Purpose of review: Gut toxicity, or mucositis, is a major dose-limiting side effect of chemotherapy that until recently received very little attention. Despite significant research, the mechanisms that underpin chemotherapy-induced gut toxicity (CIGT) remain unclear. Recently however, there has been renewed interest in the role tight junctions play in the pathogenesis of CIGT and associated diarrhea. Thus, this review will cover the role of tight junctions in maintaining gastrointestinal homeostasis and touch on recently proposed mechanisms of how tight junctions may contribute to the development of chemotherapy-induced diarrhea.
Recent findings: There is a wealth of anecdotal evidence regarding the role of tight junctions in the pathogenesis of gut toxicity. However, few studies have quantified or assessed the molecular changes in tight junctions in response to chemotherapy. This review will highlight the major findings of these studies and discuss the potential mechanisms by which tight junction disruption and mucosal barrier dysfunction may contribute to diarrhea.

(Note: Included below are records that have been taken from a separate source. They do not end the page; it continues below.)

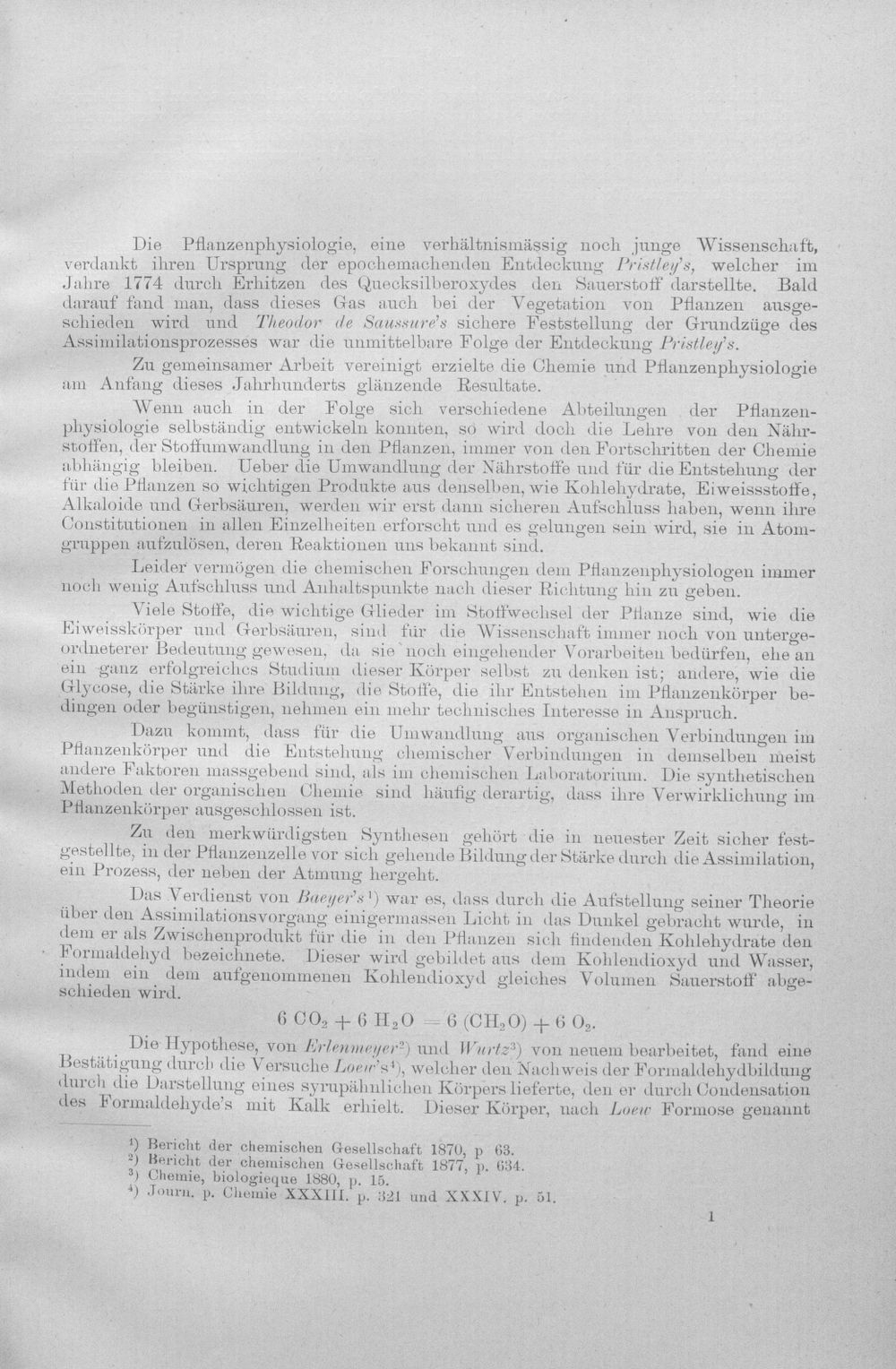 Die Pflanzenphysiologie, eine verhältnismässig noch junge Wissenschaft, verdankt ihren Ursprung der epochemachenden Entdeckung Pristley's, welcher im Jahre 1774 durch Erhitzen des Quecksilberoxydes den Sauerstoff darstellte. Bald darauf fand man, dass dieses Gas auch bei der Vegetation von Pflanzen ausgeschieden wird und Theodor de Saussure's sichere Feststellung der Grundzüge des Assimilationsprozesses war die unmittelbare Folge der Entdeckung Pristley's.

Zu gemeinsamer Arbeit vereinigt erzielte die Chemie und Pflanzenphysiologie am Anfang dieses Jahrhunderts glänzende Resultate.

Wenn auch in der Folge sich verschiedene Abteilungen der Pflanzenphysiologie selbständig entwickeln konnten, so wird doch die Lehre von den Nährstoffen, der Stoffumwandlung in den Pflanzen, immer von den Fortschritten der Chemie abhängig bleiben. Ueber die Umwandlung der Nährstoffe und für die Entstehung der für die Pflanzen so wichtigen Produkte aus denselben, wie Kohlehydrate, Eiweissstoffe, Alkaloide und Gerbsäuren, werden wir erst dann sicheren Aufschluss haben, wenn ihre Constitutionen in allen Einzelheiten erforscht und es gelungen sein wird, sie in Atomgruppen aufzulösen, deren Reaktionen uns bekannt sind.

Leider vermögen die chemischen Forschungen dem Pflanzenphysiologen immer noch wenig Aufschluss und Anhaltspunkte nach dieser Richtung hin zu geben.

Viele Stoffe, die wichtige Glieder im Stoffwechsel der Pflanze sind, wie die Eiweisskörper und Gerbsäuren, sind für die Wissenschaft immer noch von untergeordneterer Bedeutung gewesen, da sie noch eingehender Vorarbeiten bedürfen, ehe an ein ganz erfolgreiches Studium dieser Körper selbst zu denken ist; andere, wie die Glycose, die Stärke ihre Bildung, die Stoffe, die ihr Entstehen im Pflanzenkörper bedingen oder begünstigen, nehmen ein mehr technisches Interesse in Anspruch.

Dazu kommt, dass für die Umwandlung aus organischen Verbindungen im Pflanzenkörper und die Entstehung chemischer Verbindungen in demselben meist andere Faktoren massgebend sind, als im chemischen Laboratorium. Die synthetischen Methoden der organischen Chemie sind häufig derartig, dass ihre Verwirklichung im Pflanzenkörper ausgeschlossen ist.

Zu den merkwürdigsten Synthesen gehört die in neuester Zeit sicher festgestellte, in der Pflanzenzelle vor sich gehende Bildung der Stärke durch die Assimilation, ein Prozess, der neben der Atmung hergeht.

Das Verdienst von Baeyer's$^{1}$) war es, dass durch die Aufstellung seiner Theorie über den Assimilationsvorgang einigermassen Licht in das Dunkel gebracht wurde, in dem er als Zwischenprodukt für die in den Pflanzen sich findenden Kohlehydrate den Formaldehyd bezeichnete. Dieser wird gebildet aus dem Kohlendioxyd und Wasser, indem ein dem aufgenommenen Kohlendioxyd gleiches Volumen Sauerstoff abgeschieden wird.

$6 CO_2 + 6 H_2O = 6 (CH_2O) + 6 O_2$.

Die Hypothese, von Erlenmeyer$^{2}$) und Wurtz$^{3}$) von neuem bearbeitet, fand eine Bestätigung durch die Versuche Loew's$^{4}$), welcher den Nachweis der Formaldehydbildung durch die Darstellung eines syrupähnlichen Körpers lieferte, den er durch Condensation des Formaldehyde's mit Kalk erhielt. Dieser Körper, nach Loew Formose genannt

$^{1}$) Bericht der chemischen Gesellschaft 1870, p 63.
$^{2}$) Bericht der chemischen Gesellschaft 1877, p. 634.
$^{3}$) Chemie, biologieque 1880, p. 15.
$^{4}$) Journ. p. Chemie XXXIII. p. 321 und XXXIV. p. 51.

1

Summary: The significant clinical and economic impact associated with CIGT and diarrhea has only recently been appreciated. This has prompted significant research efforts in an attempt to reveal the pathophysiology of this debilitating complication. Renewed interest has been shown regarding the role of tight junctions in not only maintaining gastrointestinal health, but also contributing to mucosal barrier injury and diarrhea development. More detailed research into the effect chemotherapy has on the molecular characteristics of tight junctions will lead to a better understanding of the pathophysiology of CIGT and may uncover the therapeutic potential of tight junctions in treating diarrhea.